● PASSAGE PROVIDED:
====
Storage load balance¶
You can use the BALANCE
statements to balance the distribution of partitions and Raft leaders, or remove redundant Storage servers.
Prerequisites¶
The graph spaces stored in Nebula Graph must have more than one replicas for the system to balance the distribution of partitions and Raft leaders.
Balance partition distribution¶
BALANCE DATA
starts a task to equally distribute the storage partitions in a Nebula Graph cluster. A group of subtasks will be created and implemented to migrate data and balance the partition distribution.
Danger
DON'T stop any machine in the cluster or change its IP address until all the subtasks finish. Otherwise, the follow-up subtasks fail.
Take scaling out Nebula Graph for an example.
After you add new storage hosts into the cluster, no partition is deployed on the new hosts. You can run SHOW HOSTS
to check the partition distribution.
nebual> SHOW HOSTS;
+-------------+------+----------+--------------+-----------------------------------+------------------------+
| Host | Port | Status | Leader count | Leader distribution | Partition distribution |
+-------------+------+----------+--------------+-----------------------------------+------------------------+
| "storaged0" | 9779 | "ONLINE" | 4 | "basketballplayer:4" | "basketballplayer:15" |
+-------------+------+----------+--------------+-----------------------------------+------------------------+
| "storaged1" | 9779 | "ONLINE" | 8 | "basketballplayer:8" | "basketballplayer:15" |
+-------------+------+----------+--------------+-----------------------------------+------------------------+
| "storaged2" | 9779 | "ONLINE" | 3 | "basketballplayer:3" | "basketballplayer:15" |
+-------------+------+----------+--------------+-----------------------------------+------------------------+
| "storaged3" | 9779 | "ONLINE" | 0 | "No valid partition" | "No valid partition" |
+-------------+------+----------+--------------+-----------------------------------+------------------------+
| "storaged4" | 9779 | "ONLINE" | 0 | "No valid partition" | "No valid partition" |
+-------------+------+----------+--------------+-----------------------------------+------------------------+
| "Total" | | | 15 | "basketballplayer:15" | "basketballplayer:45" |
+-------------+------+----------+--------------+-----------------------------------+------------------------+
Run BALANCE DATA
to start balancing the storage partitions. If the partitions are already balanced, BALANCE DATA
fails.
====
● LISTING:
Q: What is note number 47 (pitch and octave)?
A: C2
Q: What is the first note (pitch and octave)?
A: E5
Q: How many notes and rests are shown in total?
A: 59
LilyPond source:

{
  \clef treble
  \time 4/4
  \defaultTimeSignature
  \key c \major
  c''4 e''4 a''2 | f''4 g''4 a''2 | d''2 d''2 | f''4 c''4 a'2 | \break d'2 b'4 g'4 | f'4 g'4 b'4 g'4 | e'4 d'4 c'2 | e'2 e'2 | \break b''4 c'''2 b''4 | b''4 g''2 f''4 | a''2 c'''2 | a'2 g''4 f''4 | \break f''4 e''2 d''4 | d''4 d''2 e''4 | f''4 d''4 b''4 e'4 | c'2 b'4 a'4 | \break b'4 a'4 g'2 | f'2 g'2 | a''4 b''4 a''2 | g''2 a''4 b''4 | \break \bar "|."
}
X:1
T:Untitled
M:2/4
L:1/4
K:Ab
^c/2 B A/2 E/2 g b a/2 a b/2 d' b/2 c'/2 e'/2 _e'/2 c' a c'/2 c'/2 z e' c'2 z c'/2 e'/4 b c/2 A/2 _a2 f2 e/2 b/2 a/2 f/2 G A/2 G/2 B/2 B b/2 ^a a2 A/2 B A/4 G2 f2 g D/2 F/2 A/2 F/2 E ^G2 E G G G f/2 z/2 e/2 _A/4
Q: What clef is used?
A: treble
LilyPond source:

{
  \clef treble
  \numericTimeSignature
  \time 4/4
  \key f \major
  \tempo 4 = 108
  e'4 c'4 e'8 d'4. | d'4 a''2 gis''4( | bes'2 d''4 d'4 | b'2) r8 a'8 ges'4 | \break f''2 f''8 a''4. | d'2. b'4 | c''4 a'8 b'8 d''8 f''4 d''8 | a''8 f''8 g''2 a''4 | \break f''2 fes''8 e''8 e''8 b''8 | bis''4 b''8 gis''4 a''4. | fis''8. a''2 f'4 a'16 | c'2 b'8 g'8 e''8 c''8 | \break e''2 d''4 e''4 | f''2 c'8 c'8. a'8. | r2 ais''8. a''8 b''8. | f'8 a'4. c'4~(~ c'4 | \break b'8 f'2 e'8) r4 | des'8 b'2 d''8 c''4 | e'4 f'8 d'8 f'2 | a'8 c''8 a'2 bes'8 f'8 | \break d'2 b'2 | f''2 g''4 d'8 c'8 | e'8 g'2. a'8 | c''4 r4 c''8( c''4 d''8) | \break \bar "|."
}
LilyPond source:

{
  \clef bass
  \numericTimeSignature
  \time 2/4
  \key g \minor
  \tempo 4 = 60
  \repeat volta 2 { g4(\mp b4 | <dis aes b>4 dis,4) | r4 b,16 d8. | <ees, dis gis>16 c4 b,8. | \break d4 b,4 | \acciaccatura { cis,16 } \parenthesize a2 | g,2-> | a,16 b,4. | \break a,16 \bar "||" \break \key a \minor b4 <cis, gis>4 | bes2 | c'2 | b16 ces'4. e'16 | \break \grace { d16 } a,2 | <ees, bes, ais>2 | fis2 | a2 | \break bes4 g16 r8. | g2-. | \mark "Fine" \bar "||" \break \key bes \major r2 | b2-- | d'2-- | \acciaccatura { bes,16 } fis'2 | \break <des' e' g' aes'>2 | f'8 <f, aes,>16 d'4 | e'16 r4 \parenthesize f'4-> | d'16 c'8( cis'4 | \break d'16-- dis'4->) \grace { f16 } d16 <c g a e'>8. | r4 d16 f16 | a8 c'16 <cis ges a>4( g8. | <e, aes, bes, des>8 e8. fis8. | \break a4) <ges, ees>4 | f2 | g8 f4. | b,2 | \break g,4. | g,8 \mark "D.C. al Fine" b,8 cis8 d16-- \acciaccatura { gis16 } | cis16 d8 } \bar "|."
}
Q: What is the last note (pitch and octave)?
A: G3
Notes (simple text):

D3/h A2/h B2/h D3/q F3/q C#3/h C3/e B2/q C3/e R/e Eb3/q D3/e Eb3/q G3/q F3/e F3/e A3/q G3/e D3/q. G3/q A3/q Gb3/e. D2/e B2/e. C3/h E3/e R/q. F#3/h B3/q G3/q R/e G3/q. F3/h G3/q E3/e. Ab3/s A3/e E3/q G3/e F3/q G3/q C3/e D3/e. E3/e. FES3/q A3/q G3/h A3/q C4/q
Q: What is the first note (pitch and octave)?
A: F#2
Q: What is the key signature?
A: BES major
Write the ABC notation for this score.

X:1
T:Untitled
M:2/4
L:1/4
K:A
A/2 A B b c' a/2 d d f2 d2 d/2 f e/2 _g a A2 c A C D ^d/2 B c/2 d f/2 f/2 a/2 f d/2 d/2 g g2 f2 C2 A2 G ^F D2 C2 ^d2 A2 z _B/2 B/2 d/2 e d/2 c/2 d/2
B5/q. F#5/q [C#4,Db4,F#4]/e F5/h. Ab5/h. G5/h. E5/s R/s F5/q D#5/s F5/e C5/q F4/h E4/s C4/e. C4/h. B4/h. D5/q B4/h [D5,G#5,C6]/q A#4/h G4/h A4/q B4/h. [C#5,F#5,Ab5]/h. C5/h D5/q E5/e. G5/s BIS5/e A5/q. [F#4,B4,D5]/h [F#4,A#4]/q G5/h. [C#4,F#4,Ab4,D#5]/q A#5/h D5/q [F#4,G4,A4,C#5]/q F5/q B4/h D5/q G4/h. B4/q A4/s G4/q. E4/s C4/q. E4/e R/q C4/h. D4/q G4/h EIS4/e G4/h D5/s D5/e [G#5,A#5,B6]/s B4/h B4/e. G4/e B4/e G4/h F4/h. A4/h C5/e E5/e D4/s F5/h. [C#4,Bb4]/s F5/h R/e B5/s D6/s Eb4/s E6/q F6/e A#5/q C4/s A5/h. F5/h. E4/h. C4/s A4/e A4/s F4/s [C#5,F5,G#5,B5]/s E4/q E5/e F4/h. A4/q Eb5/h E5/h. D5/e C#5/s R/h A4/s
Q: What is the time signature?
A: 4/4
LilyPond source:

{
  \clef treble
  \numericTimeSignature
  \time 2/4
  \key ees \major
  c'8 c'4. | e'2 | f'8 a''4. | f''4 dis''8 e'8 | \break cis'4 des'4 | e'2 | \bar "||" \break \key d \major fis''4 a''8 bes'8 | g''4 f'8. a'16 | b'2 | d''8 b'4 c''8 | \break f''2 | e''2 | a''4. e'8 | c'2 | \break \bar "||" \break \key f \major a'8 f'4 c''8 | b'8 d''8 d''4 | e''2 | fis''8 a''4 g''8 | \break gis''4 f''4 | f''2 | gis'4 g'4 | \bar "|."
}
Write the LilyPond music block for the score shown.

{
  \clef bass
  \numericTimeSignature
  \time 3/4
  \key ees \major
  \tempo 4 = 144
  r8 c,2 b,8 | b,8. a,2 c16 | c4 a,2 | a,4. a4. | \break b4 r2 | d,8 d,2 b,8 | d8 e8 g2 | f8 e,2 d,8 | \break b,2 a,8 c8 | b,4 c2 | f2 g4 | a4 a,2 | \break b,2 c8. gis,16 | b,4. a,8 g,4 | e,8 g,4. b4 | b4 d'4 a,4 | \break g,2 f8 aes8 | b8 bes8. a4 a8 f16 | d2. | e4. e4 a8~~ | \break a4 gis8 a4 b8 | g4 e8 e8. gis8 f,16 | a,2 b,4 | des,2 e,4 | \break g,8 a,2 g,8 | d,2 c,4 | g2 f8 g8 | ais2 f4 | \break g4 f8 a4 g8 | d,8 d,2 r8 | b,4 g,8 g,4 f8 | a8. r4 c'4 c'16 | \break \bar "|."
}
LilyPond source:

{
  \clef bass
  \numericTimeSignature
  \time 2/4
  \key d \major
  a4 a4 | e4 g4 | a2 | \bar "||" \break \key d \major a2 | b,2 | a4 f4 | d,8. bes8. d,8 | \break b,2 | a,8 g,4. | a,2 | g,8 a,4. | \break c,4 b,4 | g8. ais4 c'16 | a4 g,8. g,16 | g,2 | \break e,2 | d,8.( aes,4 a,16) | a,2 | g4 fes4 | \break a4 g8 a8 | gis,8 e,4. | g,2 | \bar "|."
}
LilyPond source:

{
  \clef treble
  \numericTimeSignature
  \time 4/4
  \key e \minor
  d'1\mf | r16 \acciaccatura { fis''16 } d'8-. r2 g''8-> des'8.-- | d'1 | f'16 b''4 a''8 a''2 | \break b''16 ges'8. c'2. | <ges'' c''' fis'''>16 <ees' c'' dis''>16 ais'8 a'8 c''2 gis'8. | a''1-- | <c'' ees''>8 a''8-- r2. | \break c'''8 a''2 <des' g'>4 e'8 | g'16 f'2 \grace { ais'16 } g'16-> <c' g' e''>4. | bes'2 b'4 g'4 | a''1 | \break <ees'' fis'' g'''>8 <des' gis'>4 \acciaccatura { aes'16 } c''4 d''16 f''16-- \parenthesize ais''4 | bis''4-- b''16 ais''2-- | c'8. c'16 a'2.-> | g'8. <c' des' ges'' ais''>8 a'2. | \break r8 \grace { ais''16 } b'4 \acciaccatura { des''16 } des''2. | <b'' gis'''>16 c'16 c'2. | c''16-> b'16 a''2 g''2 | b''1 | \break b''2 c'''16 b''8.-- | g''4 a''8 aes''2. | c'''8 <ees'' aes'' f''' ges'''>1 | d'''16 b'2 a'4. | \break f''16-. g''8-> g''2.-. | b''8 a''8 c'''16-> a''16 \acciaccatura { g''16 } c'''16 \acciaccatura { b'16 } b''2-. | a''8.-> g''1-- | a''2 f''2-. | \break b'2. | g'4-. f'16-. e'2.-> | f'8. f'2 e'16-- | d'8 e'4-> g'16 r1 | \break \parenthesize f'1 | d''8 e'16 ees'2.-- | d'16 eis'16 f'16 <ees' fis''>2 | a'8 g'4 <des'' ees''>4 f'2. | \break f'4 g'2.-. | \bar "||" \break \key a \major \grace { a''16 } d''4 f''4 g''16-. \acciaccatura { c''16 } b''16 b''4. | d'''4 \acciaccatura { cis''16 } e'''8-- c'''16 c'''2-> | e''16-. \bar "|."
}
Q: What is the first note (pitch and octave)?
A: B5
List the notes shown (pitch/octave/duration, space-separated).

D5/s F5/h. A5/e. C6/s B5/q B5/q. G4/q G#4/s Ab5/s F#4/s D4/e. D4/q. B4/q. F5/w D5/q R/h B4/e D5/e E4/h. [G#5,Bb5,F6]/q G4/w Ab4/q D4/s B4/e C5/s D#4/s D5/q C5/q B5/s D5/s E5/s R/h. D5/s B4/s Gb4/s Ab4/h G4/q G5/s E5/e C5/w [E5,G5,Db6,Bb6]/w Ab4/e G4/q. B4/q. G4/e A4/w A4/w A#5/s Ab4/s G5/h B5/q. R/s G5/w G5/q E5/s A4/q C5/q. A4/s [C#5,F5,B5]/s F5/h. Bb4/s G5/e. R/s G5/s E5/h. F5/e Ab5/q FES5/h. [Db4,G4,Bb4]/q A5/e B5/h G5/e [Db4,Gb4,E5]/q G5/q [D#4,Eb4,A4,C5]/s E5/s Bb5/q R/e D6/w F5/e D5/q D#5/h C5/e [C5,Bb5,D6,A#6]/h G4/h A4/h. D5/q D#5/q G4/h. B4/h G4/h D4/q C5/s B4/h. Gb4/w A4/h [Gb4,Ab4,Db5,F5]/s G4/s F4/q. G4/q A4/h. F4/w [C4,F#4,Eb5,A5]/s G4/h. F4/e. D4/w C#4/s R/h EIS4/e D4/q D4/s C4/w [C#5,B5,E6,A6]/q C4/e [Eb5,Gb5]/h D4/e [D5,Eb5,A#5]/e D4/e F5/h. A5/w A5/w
====
● AIM:
Continue the storage load balance page, starting right after its final sentence.

● TASK RESULT:
nebula> BALANCE DATA;
+------------+
| ID |
+------------+
| 1614237867 |
+------------+
A BALANCE task ID is returned after running BALANCE DATA
. Run BALANCE DATA <balance_id>
to check the status of the BALANCE
task.
nebula> BALANCE DATA 1614237867;
+--------------------------------------------------------------+-------------------+
| balanceId, spaceId:partId, src->dst | status |
+--------------------------------------------------------------+-------------------+
| "[1614237867, 11:1, storaged1:9779->storaged3:9779]" | "SUCCEEDED" |
+--------------------------------------------------------------+-------------------+
| "[1614237867, 11:1, storaged2:9779->storaged4:9779]" | "SUCCEEDED" |
+--------------------------------------------------------------+-------------------+
| "[1614237867, 11:2, storaged1:9779->storaged3:9779]" | "SUCCEEDED" |
+--------------------------------------------------------------+-------------------+
...
+--------------------------------------------------------------+-------------------+
| "Total:22, Succeeded:22, Failed:0, In Progress:0, Invalid:0" | 100 |
+--------------------------------------------------------------+-------------------+
When all the subtasks succeed, the load balancing process finishes. Run SHOW HOSTS
again to make sure the partition distribution is balanced.
Note
BALANCE DATA
does not balance the leader distribution.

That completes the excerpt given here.